┌────────
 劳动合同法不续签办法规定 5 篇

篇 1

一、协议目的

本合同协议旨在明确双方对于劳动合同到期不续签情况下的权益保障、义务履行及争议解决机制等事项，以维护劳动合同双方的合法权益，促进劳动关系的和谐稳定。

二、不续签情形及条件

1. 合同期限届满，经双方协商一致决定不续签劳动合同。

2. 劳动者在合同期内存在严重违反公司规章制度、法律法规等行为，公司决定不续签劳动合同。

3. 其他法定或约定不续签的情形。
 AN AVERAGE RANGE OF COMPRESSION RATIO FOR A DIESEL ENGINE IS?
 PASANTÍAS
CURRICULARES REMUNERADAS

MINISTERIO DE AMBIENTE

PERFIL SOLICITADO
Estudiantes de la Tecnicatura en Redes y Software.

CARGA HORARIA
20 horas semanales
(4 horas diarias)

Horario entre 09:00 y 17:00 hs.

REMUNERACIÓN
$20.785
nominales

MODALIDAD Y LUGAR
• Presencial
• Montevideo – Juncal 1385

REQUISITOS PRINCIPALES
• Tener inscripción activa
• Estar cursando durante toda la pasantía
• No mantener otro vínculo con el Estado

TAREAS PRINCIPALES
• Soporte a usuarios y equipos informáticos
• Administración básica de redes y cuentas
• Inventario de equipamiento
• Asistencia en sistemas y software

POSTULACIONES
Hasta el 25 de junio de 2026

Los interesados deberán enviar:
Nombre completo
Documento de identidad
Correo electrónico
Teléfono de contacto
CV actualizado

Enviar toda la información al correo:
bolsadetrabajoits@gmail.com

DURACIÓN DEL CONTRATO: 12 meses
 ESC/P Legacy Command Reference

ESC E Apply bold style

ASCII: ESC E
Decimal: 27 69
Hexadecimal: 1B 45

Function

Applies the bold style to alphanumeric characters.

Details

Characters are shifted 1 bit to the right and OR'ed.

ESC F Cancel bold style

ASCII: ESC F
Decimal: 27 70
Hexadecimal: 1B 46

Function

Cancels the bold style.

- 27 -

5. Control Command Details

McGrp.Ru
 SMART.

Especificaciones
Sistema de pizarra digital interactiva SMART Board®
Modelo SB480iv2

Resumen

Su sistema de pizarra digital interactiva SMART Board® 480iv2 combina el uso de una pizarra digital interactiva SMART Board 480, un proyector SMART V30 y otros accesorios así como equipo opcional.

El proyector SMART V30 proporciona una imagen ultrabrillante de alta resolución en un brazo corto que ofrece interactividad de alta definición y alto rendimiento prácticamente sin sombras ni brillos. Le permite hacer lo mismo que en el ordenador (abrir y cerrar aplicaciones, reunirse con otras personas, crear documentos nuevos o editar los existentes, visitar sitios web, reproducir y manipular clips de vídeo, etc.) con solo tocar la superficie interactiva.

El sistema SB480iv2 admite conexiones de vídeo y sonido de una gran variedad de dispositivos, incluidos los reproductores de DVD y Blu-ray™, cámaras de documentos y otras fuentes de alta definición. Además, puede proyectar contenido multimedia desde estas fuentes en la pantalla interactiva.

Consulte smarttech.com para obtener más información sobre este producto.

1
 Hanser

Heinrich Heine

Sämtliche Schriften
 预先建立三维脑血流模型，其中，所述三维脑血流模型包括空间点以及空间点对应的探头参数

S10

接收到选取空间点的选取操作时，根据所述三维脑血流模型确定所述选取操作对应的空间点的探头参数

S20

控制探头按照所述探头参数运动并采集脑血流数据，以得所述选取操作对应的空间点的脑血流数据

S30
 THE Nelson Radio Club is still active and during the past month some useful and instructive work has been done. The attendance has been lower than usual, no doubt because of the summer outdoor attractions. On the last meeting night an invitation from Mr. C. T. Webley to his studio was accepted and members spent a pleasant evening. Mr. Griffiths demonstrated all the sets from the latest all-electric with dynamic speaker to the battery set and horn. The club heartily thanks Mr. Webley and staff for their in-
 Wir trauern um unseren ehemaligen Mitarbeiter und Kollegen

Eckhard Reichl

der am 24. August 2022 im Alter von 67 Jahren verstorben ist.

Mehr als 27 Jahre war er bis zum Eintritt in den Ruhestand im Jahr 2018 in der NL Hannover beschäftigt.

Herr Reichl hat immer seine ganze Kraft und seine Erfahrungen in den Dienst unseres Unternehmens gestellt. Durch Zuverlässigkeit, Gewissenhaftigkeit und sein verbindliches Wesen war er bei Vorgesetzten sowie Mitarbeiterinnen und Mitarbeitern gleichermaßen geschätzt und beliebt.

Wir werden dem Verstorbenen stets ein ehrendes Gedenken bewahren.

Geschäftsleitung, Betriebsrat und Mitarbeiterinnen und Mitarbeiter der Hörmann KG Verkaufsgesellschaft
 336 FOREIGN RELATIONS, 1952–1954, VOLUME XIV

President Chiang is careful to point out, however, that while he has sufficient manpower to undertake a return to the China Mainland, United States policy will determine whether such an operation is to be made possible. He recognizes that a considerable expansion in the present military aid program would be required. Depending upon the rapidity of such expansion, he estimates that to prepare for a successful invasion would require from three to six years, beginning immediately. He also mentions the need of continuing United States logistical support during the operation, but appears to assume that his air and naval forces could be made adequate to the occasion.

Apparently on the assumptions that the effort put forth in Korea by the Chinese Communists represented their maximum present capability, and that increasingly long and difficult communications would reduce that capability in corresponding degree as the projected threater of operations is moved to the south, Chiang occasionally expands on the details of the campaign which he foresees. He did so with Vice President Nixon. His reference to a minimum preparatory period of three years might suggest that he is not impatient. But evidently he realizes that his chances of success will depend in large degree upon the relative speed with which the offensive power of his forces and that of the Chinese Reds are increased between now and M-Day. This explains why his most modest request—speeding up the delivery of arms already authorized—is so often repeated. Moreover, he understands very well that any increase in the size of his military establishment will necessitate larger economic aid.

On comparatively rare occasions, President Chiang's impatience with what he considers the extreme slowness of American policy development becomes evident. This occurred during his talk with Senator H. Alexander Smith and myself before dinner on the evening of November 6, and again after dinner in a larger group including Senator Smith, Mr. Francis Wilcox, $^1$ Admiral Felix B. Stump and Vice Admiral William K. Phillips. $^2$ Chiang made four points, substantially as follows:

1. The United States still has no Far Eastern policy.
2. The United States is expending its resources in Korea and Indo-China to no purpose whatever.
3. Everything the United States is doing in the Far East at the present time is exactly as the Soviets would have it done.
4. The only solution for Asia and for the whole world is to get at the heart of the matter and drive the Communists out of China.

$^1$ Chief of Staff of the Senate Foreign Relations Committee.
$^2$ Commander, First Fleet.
└────────
▶ Problem details
Your task is to reproduce all the material exactly as it stands.

▶ Final answer
 劳动合同法不续签办法规定 5 篇

篇 1

一、协议目的

本合同协议旨在明确双方对于劳动合同到期不续签情况下的权益保障、义务履行及争议解决机制等事项，以维护劳动合同双方的合法权益，促进劳动关系的和谐稳定。

二、不续签情形及条件

1. 合同期限届满，经双方协商一致决定不续签劳动合同。

2. 劳动者在合同期内存在严重违反公司规章制度、法律法规等行为，公司决定不续签劳动合同。

3. 其他法定或约定不续签的情形。
 AN AVERAGE RANGE OF COMPRESSION RATIO FOR A DIESEL ENGINE IS?
 PASANTÍAS
CURRICULARES REMUNERADAS

MINISTERIO DE AMBIENTE

PERFIL SOLICITADO
Estudiantes de la Tecnicatura en Redes y Software.

CARGA HORARIA
20 horas semanales
(4 horas diarias)

Horario entre 09:00 y 17:00 hs.

REMUNERACIÓN
$20.785
nominales

MODALIDAD Y LUGAR
• Presencial
• Montevideo – Juncal 1385

REQUISITOS PRINCIPALES
• Tener inscripción activa
• Estar cursando durante toda la pasantía
• No mantener otro vínculo con el Estado

TAREAS PRINCIPALES
• Soporte a usuarios y equipos informáticos
• Administración básica de redes y cuentas
• Inventario de equipamiento
• Asistencia en sistemas y software

POSTULACIONES
Hasta el 25 de junio de 2026

Los interesados deberán enviar:
Nombre completo
Documento de identidad
Correo electrónico
Teléfono de contacto
CV actualizado

Enviar toda la información al correo:
bolsadetrabajoits@gmail.com

DURACIÓN DEL CONTRATO: 12 meses
 ESC/P Legacy Command Reference

ESC E Apply bold style

ASCII: ESC E
Decimal: 27 69
Hexadecimal: 1B 45

Function

Applies the bold style to alphanumeric characters.

Details

Characters are shifted 1 bit to the right and OR'ed.

ESC F Cancel bold style

ASCII: ESC F
Decimal: 27 70
Hexadecimal: 1B 46

Function

Cancels the bold style.

- 27 -

5. Control Command Details

McGrp.Ru
 SMART.

Especificaciones
Sistema de pizarra digital interactiva SMART Board®
Modelo SB480iv2

Resumen

Su sistema de pizarra digital interactiva SMART Board® 480iv2 combina el uso de una pizarra digital interactiva SMART Board 480, un proyector SMART V30 y otros accesorios así como equipo opcional.

El proyector SMART V30 proporciona una imagen ultrabrillante de alta resolución en un brazo corto que ofrece interactividad de alta definición y alto rendimiento prácticamente sin sombras ni brillos. Le permite hacer lo mismo que en el ordenador (abrir y cerrar aplicaciones, reunirse con otras personas, crear documentos nuevos o editar los existentes, visitar sitios web, reproducir y manipular clips de vídeo, etc.) con solo tocar la superficie interactiva.

El sistema SB480iv2 admite conexiones de vídeo y sonido de una gran variedad de dispositivos, incluidos los reproductores de DVD y Blu-ray™, cámaras de documentos y otras fuentes de alta definición. Además, puede proyectar contenido multimedia desde estas fuentes en la pantalla interactiva.

Consulte smarttech.com para obtener más información sobre este producto.

1
 Hanser

Heinrich Heine

Sämtliche Schriften
 预先建立三维脑血流模型，其中，所述三维脑血流模型包括空间点以及空间点对应的探头参数

S10

接收到选取空间点的选取操作时，根据所述三维脑血流模型确定所述选取操作对应的空间点的探头参数

S20

控制探头按照所述探头参数运动并采集脑血流数据，以得所述选取操作对应的空间点的脑血流数据

S30
 THE Nelson Radio Club is still active and during the past month some useful and instructive work has been done. The attendance has been lower than usual, no doubt because of the summer outdoor attractions. On the last meeting night an invitation from Mr. C. T. Webley to his studio was accepted and members spent a pleasant evening. Mr. Griffiths demonstrated all the sets from the latest all-electric with dynamic speaker to the battery set and horn. The club heartily thanks Mr. Webley and staff for their in-
 Wir trauern um unseren ehemaligen Mitarbeiter und Kollegen

Eckhard Reichl

der am 24. August 2022 im Alter von 67 Jahren verstorben ist.

Mehr als 27 Jahre war er bis zum Eintritt in den Ruhestand im Jahr 2018 in der NL Hannover beschäftigt.

Herr Reichl hat immer seine ganze Kraft und seine Erfahrungen in den Dienst unseres Unternehmens gestellt. Durch Zuverlässigkeit, Gewissenhaftigkeit und sein verbindliches Wesen war er bei Vorgesetzten sowie Mitarbeiterinnen und Mitarbeitern gleichermaßen geschätzt und beliebt.

Wir werden dem Verstorbenen stets ein ehrendes Gedenken bewahren.

Geschäftsleitung, Betriebsrat und Mitarbeiterinnen und Mitarbeiter der Hörmann KG Verkaufsgesellschaft
 336 FOREIGN RELATIONS, 1952–1954, VOLUME XIV

President Chiang is careful to point out, however, that while he has sufficient manpower to undertake a return to the China Mainland, United States policy will determine whether such an operation is to be made possible. He recognizes that a considerable expansion in the present military aid program would be required. Depending upon the rapidity of such expansion, he estimates that to prepare for a successful invasion would require from three to six years, beginning immediately. He also mentions the need of continuing United States logistical support during the operation, but appears to assume that his air and naval forces could be made adequate to the occasion.

Apparently on the assumptions that the effort put forth in Korea by the Chinese Communists represented their maximum present capability, and that increasingly long and difficult communications would reduce that capability in corresponding degree as the projected threater of operations is moved to the south, Chiang occasionally expands on the details of the campaign which he foresees. He did so with Vice President Nixon. His reference to a minimum preparatory period of three years might suggest that he is not impatient. But evidently he realizes that his chances of success will depend in large degree upon the relative speed with which the offensive power of his forces and that of the Chinese Reds are increased between now and M-Day. This explains why his most modest request—speeding up the delivery of arms already authorized—is so often repeated. Moreover, he understands very well that any increase in the size of his military establishment will necessitate larger economic aid.

On comparatively rare occasions, President Chiang's impatience with what he considers the extreme slowness of American policy development becomes evident. This occurred during his talk with Senator H. Alexander Smith and myself before dinner on the evening of November 6, and again after dinner in a larger group including Senator Smith, Mr. Francis Wilcox, $^1$ Admiral Felix B. Stump and Vice Admiral William K. Phillips. $^2$ Chiang made four points, substantially as follows:

1. The United States still has no Far Eastern policy.
2. The United States is expending its resources in Korea and Indo-China to no purpose whatever.
3. Everything the United States is doing in the Far East at the present time is exactly as the Soviets would have it done.
4. The only solution for Asia and for the whole world is to get at the heart of the matter and drive the Communists out of China.

$^1$ Chief of Staff of the Senate Foreign Relations Committee.
$^2$ Commander, First Fleet.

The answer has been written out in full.